Amour et loyauté
Raconté par Maude Johnston
LE RAPPORT sur l’Irlande du Nord et l’Eire, dans le Yearbook of Jehovah’s Witnesses, offre toujours pour moi un intérêt particulier, parce que je suis née dans “ le pays du gourdin irlandais ”. Et je suis née riche ! En effet, quel bel héritage que celui d’avoir des parents pieux !
L’un des frères de mon père, Oncle Eddie, accepta la vérité vers 1905, alors que j’avais dix ans. Il y avait très peu d’Étudiants de la Bible (comme on les appelait alors) dans l’Irlande du Nord, mais mon oncle transmit le message à mon père qui s’y intéressa vivement. Tout d’abord, ma mère désapprouva “ la religion de l’oncle Eddie ”. Néanmoins, petit à petit, grâce à sa bonté, son tact et sa patience, mon père lui apporta une aide efficace. Je l’entends encore dire à maman : “ Sarah, assieds-toi une minute pendant que je te lis ceci ” ; et “ Sarah ” s’asseyait et écoutait. Plus tard, les dimanches matin, papa se rendait à l’église où il avait exercé une charge et distribuait des tracts bibliques aux fidèles qui en sortaient. Cela embarrassa si fort maman qu’elle cessa d’aller à l’église et ne tarda pas à accepter la vérité.

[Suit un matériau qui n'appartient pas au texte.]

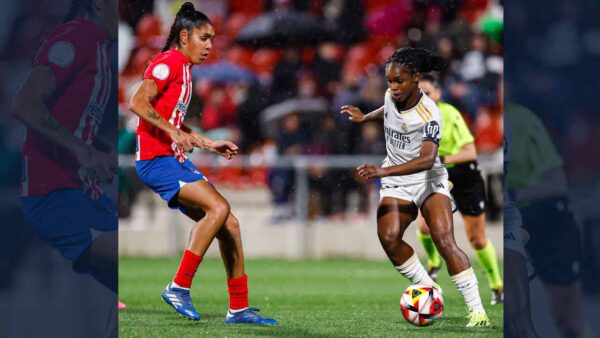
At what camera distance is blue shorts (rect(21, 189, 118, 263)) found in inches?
225

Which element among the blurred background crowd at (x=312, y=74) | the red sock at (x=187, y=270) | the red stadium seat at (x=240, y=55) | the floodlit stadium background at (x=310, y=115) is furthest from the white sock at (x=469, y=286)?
the red stadium seat at (x=240, y=55)

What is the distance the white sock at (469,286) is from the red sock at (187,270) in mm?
1802

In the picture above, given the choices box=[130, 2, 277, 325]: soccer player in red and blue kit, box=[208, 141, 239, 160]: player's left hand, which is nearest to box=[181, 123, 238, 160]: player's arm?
box=[208, 141, 239, 160]: player's left hand

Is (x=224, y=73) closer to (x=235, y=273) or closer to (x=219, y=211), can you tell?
(x=235, y=273)

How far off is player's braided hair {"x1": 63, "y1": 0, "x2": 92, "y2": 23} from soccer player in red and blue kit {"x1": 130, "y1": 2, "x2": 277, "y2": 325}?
7.30 ft

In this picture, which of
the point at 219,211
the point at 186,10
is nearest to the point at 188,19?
the point at 186,10

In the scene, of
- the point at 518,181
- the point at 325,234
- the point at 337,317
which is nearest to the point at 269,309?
the point at 337,317

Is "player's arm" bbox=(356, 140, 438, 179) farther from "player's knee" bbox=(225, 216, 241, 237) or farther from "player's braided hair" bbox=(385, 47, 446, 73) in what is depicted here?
"player's knee" bbox=(225, 216, 241, 237)

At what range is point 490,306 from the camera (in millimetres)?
10492

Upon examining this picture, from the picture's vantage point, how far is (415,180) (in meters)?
8.53

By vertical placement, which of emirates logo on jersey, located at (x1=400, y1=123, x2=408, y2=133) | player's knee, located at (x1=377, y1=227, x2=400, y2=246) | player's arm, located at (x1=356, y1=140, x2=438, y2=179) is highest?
emirates logo on jersey, located at (x1=400, y1=123, x2=408, y2=133)

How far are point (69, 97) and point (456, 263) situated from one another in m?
3.50

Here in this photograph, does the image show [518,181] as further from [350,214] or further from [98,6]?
[350,214]

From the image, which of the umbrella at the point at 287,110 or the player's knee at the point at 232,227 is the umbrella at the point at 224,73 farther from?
the player's knee at the point at 232,227
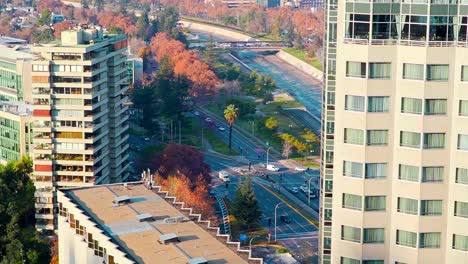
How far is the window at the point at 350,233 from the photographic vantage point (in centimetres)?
3067

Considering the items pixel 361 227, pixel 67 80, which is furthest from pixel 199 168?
pixel 361 227

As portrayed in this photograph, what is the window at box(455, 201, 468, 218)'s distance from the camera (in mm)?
29812

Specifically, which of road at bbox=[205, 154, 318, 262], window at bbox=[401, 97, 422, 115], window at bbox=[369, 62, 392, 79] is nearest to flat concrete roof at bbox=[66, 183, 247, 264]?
window at bbox=[401, 97, 422, 115]

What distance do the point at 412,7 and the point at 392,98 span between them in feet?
10.0

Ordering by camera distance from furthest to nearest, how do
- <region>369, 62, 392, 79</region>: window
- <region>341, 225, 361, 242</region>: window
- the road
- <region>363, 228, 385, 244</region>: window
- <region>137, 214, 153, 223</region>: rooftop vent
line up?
the road, <region>137, 214, 153, 223</region>: rooftop vent, <region>341, 225, 361, 242</region>: window, <region>363, 228, 385, 244</region>: window, <region>369, 62, 392, 79</region>: window

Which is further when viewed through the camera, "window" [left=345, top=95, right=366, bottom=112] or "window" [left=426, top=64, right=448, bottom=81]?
"window" [left=345, top=95, right=366, bottom=112]

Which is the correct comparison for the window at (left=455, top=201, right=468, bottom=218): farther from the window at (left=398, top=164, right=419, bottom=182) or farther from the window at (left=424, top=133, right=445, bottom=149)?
the window at (left=424, top=133, right=445, bottom=149)

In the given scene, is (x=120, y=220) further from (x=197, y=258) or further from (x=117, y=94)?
(x=117, y=94)

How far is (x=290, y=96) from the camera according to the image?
484 ft

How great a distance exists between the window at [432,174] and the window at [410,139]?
0.90 meters

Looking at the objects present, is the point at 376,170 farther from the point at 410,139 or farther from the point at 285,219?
the point at 285,219

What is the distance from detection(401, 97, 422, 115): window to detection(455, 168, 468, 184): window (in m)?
2.39

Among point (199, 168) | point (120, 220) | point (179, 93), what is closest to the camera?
point (120, 220)

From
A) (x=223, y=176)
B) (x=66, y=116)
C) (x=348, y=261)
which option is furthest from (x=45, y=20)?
(x=348, y=261)
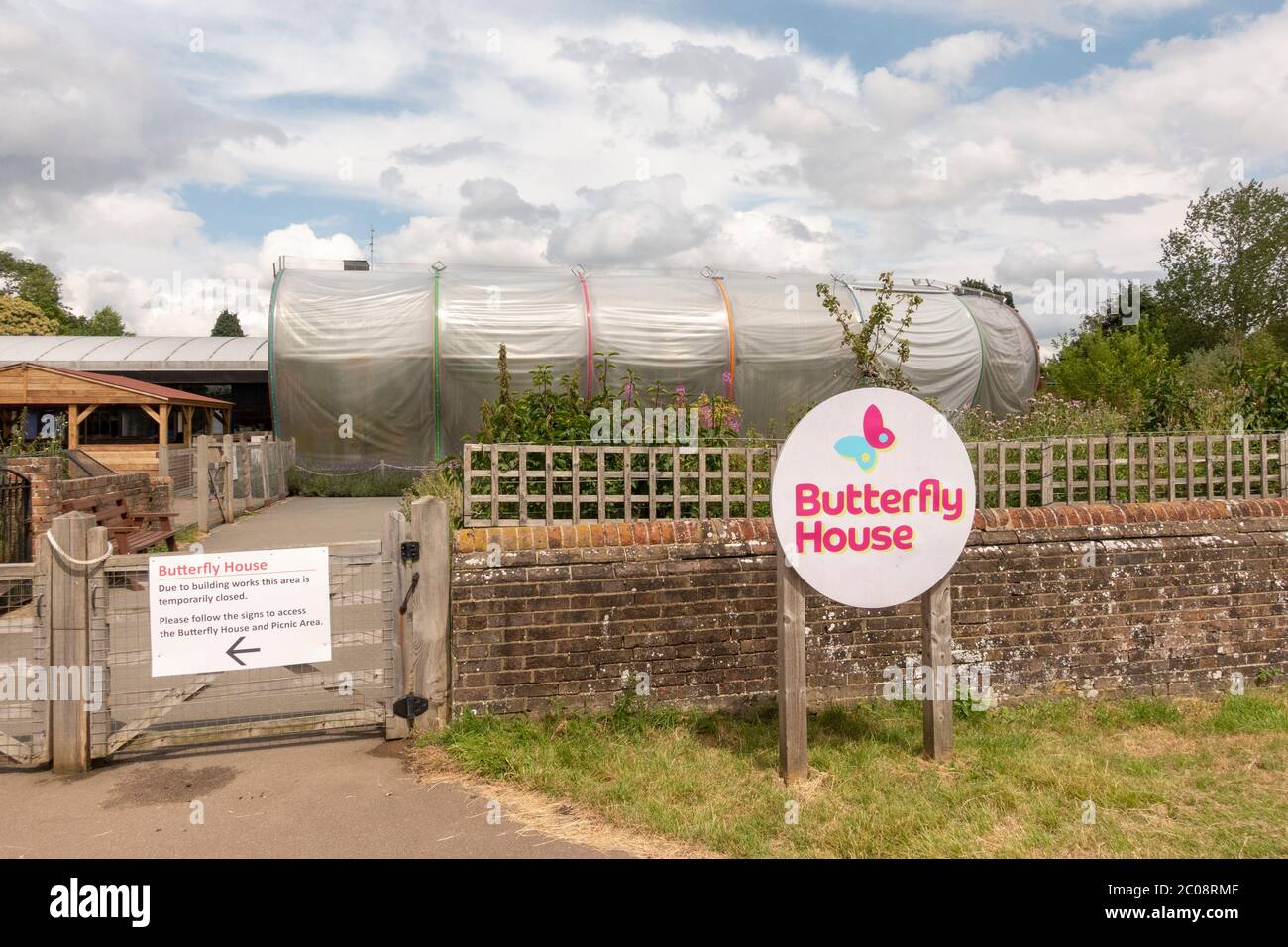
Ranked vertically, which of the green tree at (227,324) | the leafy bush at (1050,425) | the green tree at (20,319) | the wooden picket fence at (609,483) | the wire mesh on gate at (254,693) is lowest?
the wire mesh on gate at (254,693)

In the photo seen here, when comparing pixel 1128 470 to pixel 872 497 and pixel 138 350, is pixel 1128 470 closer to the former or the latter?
pixel 872 497

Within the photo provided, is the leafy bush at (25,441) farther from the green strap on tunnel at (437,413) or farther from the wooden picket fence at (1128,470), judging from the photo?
the wooden picket fence at (1128,470)

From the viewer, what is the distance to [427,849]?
3.87 m

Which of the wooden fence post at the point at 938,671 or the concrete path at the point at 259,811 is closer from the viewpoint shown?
the concrete path at the point at 259,811

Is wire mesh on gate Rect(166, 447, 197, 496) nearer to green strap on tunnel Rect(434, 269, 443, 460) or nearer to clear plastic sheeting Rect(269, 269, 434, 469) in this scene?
clear plastic sheeting Rect(269, 269, 434, 469)

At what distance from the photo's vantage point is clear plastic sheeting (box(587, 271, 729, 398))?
19328 millimetres

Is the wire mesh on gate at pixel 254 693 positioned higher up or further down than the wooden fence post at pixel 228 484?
further down

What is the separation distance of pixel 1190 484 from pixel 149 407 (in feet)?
70.4

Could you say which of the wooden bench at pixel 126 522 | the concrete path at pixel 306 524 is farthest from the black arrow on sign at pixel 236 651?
the wooden bench at pixel 126 522

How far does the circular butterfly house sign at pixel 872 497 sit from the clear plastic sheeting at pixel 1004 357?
1843 cm

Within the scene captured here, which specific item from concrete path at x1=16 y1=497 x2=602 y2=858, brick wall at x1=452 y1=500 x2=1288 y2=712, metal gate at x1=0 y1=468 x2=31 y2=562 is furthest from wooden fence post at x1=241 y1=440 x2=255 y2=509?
brick wall at x1=452 y1=500 x2=1288 y2=712

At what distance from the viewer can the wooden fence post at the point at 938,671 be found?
4.77m

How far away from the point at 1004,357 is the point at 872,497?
20.0 meters

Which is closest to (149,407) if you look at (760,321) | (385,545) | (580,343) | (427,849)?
(580,343)
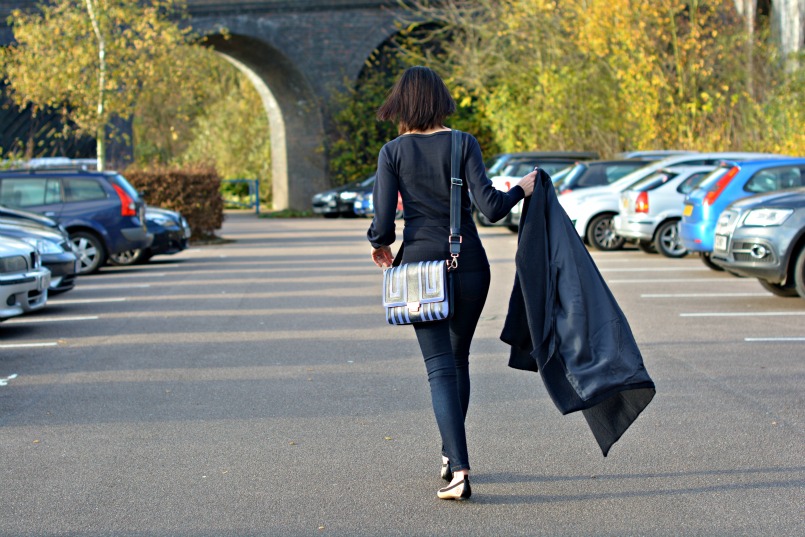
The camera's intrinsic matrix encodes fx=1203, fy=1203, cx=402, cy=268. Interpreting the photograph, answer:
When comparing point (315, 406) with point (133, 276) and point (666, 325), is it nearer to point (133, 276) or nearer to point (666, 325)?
point (666, 325)

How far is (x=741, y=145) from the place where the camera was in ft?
93.0

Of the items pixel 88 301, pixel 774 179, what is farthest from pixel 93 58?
pixel 774 179

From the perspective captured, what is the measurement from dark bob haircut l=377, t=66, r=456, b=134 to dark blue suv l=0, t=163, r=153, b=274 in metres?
13.8

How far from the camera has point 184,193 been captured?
81.7 feet

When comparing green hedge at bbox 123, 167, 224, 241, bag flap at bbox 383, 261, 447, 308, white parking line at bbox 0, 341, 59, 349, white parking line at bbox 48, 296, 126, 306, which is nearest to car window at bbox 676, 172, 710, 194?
white parking line at bbox 48, 296, 126, 306

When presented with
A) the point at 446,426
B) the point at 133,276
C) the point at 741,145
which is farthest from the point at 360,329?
the point at 741,145

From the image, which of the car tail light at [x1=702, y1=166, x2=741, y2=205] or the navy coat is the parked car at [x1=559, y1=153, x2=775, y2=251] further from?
the navy coat

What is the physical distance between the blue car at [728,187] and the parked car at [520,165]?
822cm

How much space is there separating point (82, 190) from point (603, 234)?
8.90 metres

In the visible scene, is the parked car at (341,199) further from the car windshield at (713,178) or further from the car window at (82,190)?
the car windshield at (713,178)

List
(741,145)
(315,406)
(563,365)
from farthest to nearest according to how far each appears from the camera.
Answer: (741,145) < (315,406) < (563,365)

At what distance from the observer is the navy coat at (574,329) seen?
16.7 feet

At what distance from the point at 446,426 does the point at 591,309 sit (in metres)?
0.81

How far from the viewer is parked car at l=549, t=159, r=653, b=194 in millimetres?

En 1911, frère Russell fit une visite à Belfast ; je me rappelle qu’il invita toute l’“ ecclésia ”, rien qu’une poignée, à prendre le thé avec lui à l’hôtel. Mais, peu importe notre petit nombre, à l’heure de la conférence publique, le Ulster Hall était comble, la plupart des auditeurs ayant répondu à l’annonce que nous avions fait insérer, à nos frais, dans la presse.
POSE D’UN FONDEMENT
L’année suivante, mon oncle et mon père emmenèrent leurs familles en Nouvelle-Zélande, le “ pays du long nuage blanc ”, comme l’appelèrent les premiers qui la découvrirent. Bien qu’il eût à entretenir une famille de quatre personnes, mon oncle était colporteur ou, comme nous disons maintenant, pionnier, et il persévéra dans son ministère à plein temps pendant de nombreuses années. Il fit beaucoup pour affermir les quelques frères dans la vérité à cette époque-là. Un point qu’il ne cessait de souligner et qui m’a apporté une aide précieuse, c’était l’importance de la loyauté envers l’organisation de Jéhovah. C’est ainsi que, dès mon très jeune âge, l’amour pour la vérité et la loyauté envers l’organisation de Jéhovah furent, pour ainsi dire, les principes de ma vie.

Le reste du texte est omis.